How is feminism causing families to break down?
 

dianaiad

Well-Known Member
So who decides when there is a "need"? SCOTUS ruled that the woman who is pregnant has the sole right to decide up to a specified time.

You are begging the question.

SCOTUS has been wrong a time or three. They have changed their opinions, as well, something like 300 times. Perhaps you remember Plessy Vs Ferguson? You know the one...overturned over half a century later with Brown vs. the Board of Education?

Or Abood V. Detroit Board of Education, which was the law of the land for four decades, overruled with Janus v. AFSCME?

Or how about this one...Korematsu v. United States, which allowed the forcible internment of Japanese Americans. In actuality, it has never been expressly overturned...just ignored.

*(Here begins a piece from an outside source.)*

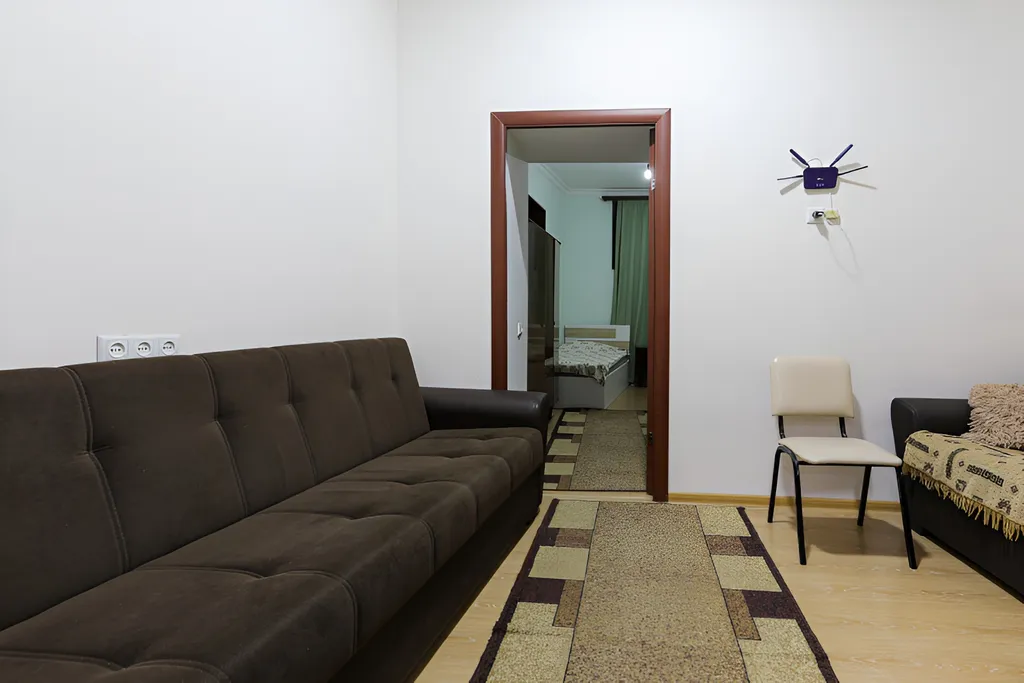 Уютный тихий домик в центре со всеми удобствами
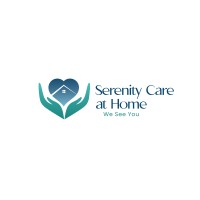 Serenity Care at Home LLC logo - Similar company to Serenity Home Care Ltd.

So pulling the "Scotus has decided" doesn't work here. Yes, SCOTUS HAS decided. SCOTUS has been wrong before, and will be wrong again, and the question isn't decided by whether SCOTUS decides anything. The question is whether it was a good decision and should be over ruled or adjusted.

Don't come to me with 'SCOTUS settled it," or "fetuses aren't persons" or 'killing a fetus isn't murder" because the law says so. The question is...should the law say so?
 

SkepticThinker

Veteran Member
Nope, I know the decision very well. Refute me, if you think you can.

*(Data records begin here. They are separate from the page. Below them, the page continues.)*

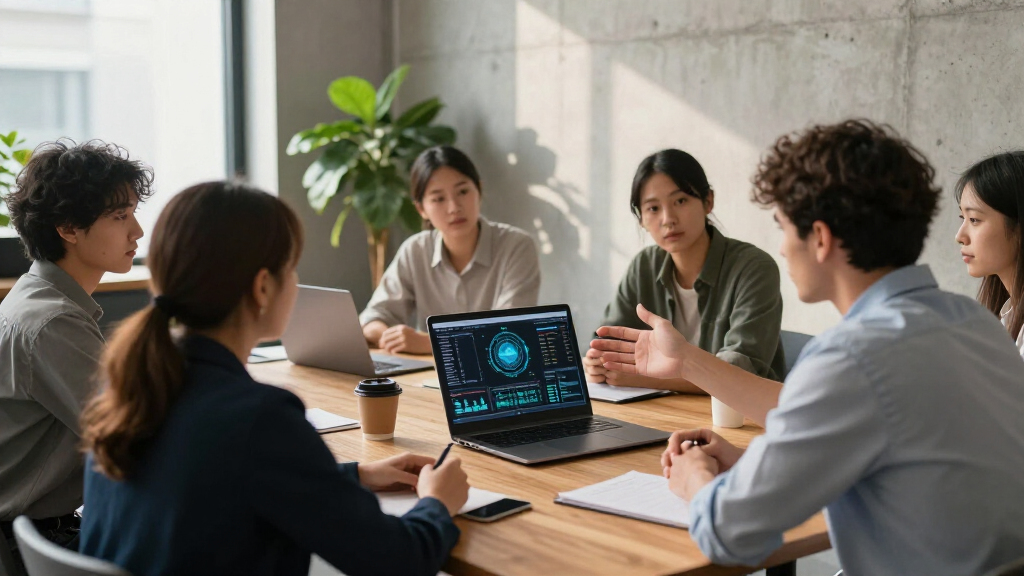 Enterprise AI's Real Risk Isn't Autonomous Agents. It's The Complexity Between Them.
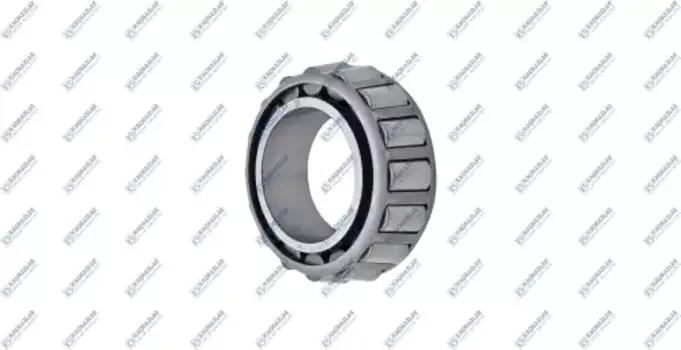 подшипник роликовый! КПП 55х96.3х29.8\ K21.03622 KACMAZLAR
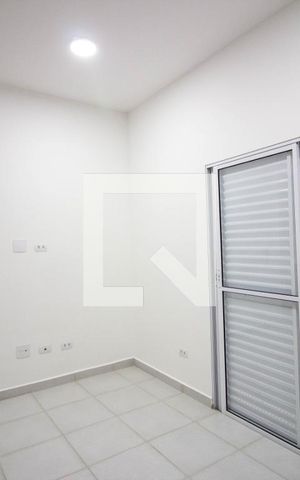 Studio para alugar com 28m², 1 quarto e sem vaga Studio para alugar com 28m², 1 quarto e sem vagaQuarto e Sala
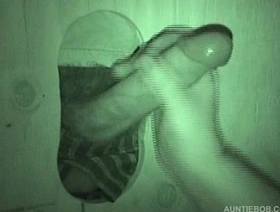 Glory Hole and Bob korean top gay porn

Some abortionists or facilities may have policies, but those aren´t law.

An abortionist can always be found to legally take the life of the unborn baby at any stage of the pregnancy.

Assuage your conscience with the myth if you must, but it is just a myth.
What decision?

"Late term abortions" are for emergencies. Like a friend of mine who recently had to get a "late term abortion" in order to give birth to the two nonviable fetuses within her uterus.

The myth is that women are changing their minds at the last second and getting "late term abortions" just for the hell of it. That's bull.
 

SkepticThinker

Veteran Member
Well, allow me not to believe their statement, they used it, but suppose they just texted it....idea itself worth Mengele.
Okay, so you don't believe their statement. Why should anybody else here believe anything they've claimed on their site at all then, given that you don't even accept it???
 

TagliatelliMonster

Veteran Member
If it is murder, we have an obligation to stop it. (It's against the law)

If it's not then we have an obligation to affirm it. (It's a constitutional right)

So, I will ask again, is it murder? And why or why not?


As "murder" is a legal term, I'll respond in kind.

No, abortion isn't murder. There is no killing involved.
What an abortion really is, is the termination of a pregnancy.

A c-section, on other words, is ALSO an abortion.

At no point is a human foetus / baby / whatever killed.
A pregnancy is terminated.

This simply doesn't fit the definition of "murder". It just doesn't.